I have a cautionary tale for moms of babies with serious sleep issues. You might feel like CIO is wrong and you keep putting it off. You might dabble in it a few times and then quit partway throughout because you feel it isn't working properly. You might find other sleep crutches to help you along and they'll work for a while and you'll think all is well. And then your sleep problems will worsen and you'll end up with a one year old who wants to nurse 5-6 times per night, who wakes after only 2-3 hours, who takes an hour or more to fall asleep at night and wakes up before 6 AM for the day even though he's still tired.
In my quest to be sensitive to my child's needs I became permissive to all of his wants too. Now I have to start over again. It's going to suck. I wanted to share this because it was very hard for me to distinguish which needs are most important. The need for a good nights sleep for you and your baby should be top priority. I focused a lot on his need to be close to me, maybe out of guilt from working, I don't know. What has resulted is exhaustion on all sides, and I feel like I'm worsening as a mom because I am so tired and becoming resentful.
Maybe if I had a child that was a bit more of a natural good sleeper the other more gentle interventions I've tried would have worked by now.

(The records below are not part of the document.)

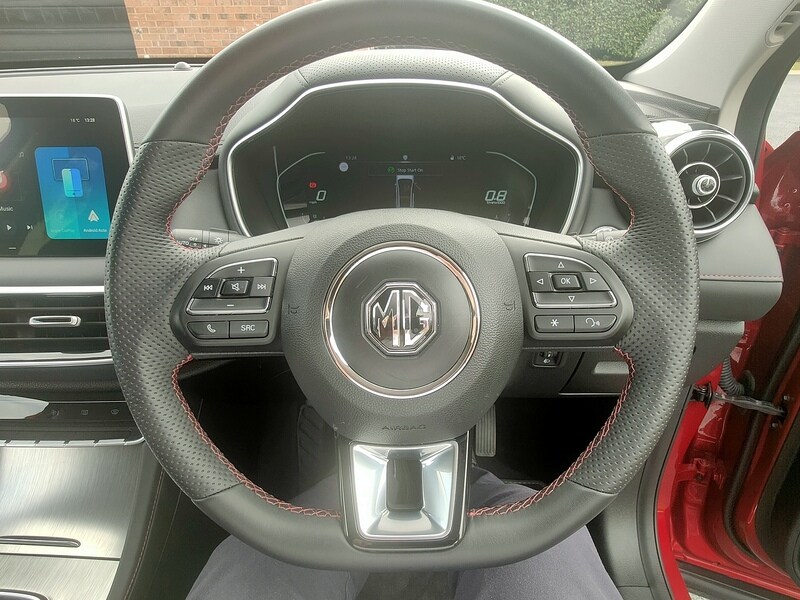 Used MG MG HS 2024 for sale - 76566306: Photo 15
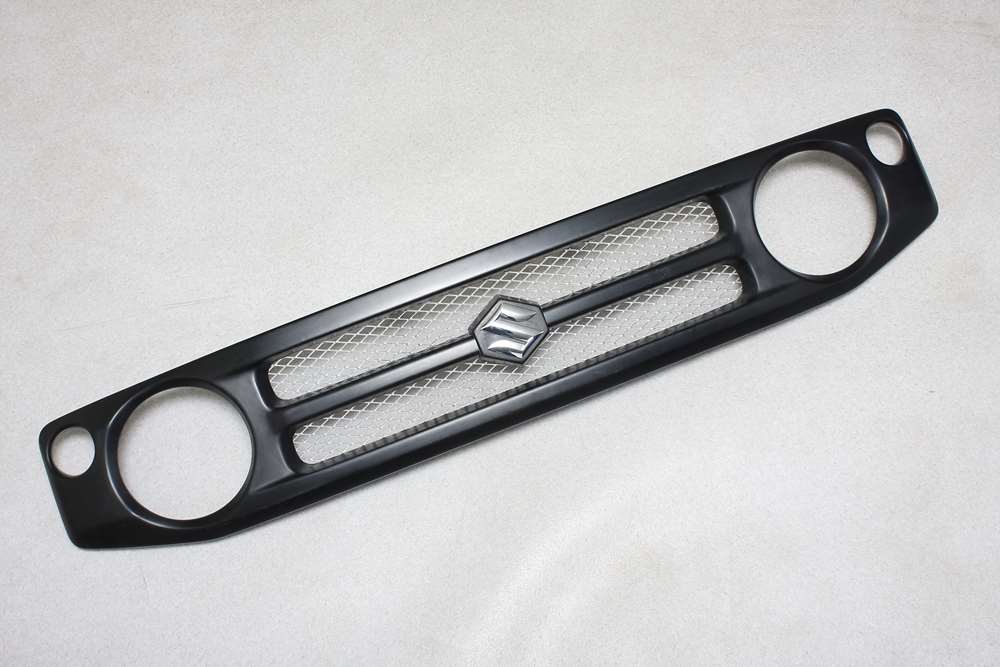 ジムニーJB64W ジムニーシエラ JB74W ジムニーノマドJC74W 用 MPいちいちグリルType1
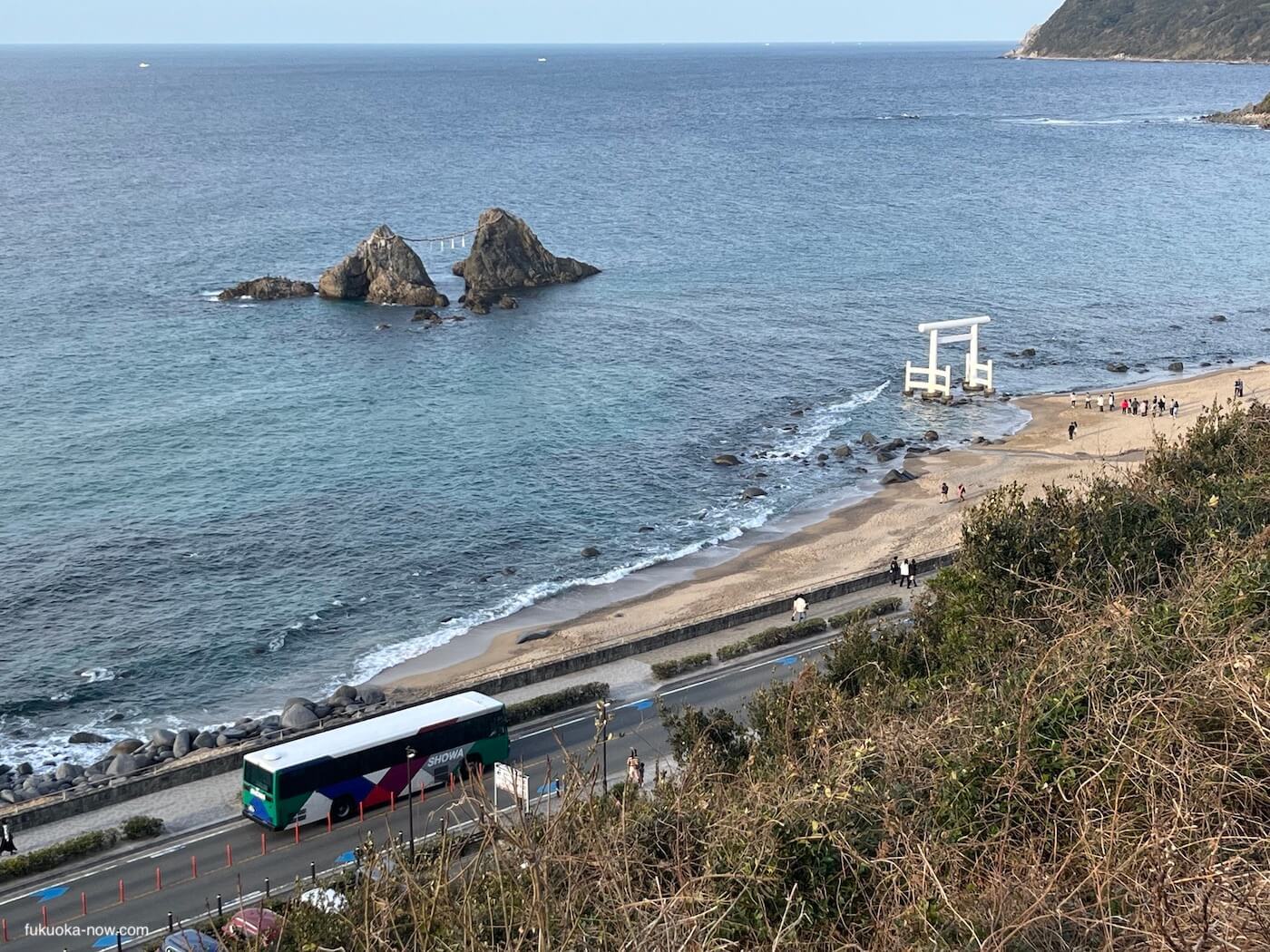 Getting to Itoshima: Easy Public Transport Solutions, 糸島へのアクセス
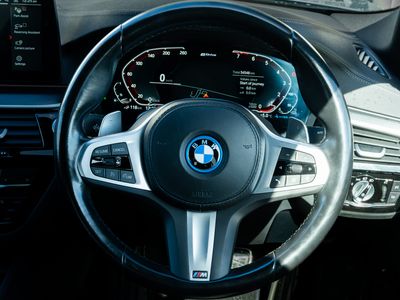2022 BMW 5 Series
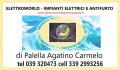 Elettroworld impianti elettrici e Antifurto di Palella Agatino Carmelo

I was so convinced that staying next to his crib until he fell asleep was going to keep working. In comparison at the time he slept longer after I stayed with him than when he was alone.
I am starting sleep training again tonight. I dont know for sure what will happen. All I am advocating right now is to do what is best for your family and don't forget to take care of yourself too. Mothers tend to feel like they are invincible to the needs of human beings so long as their child is happy. But we are humab too. I don't think I reminded myself of that enough over the past year.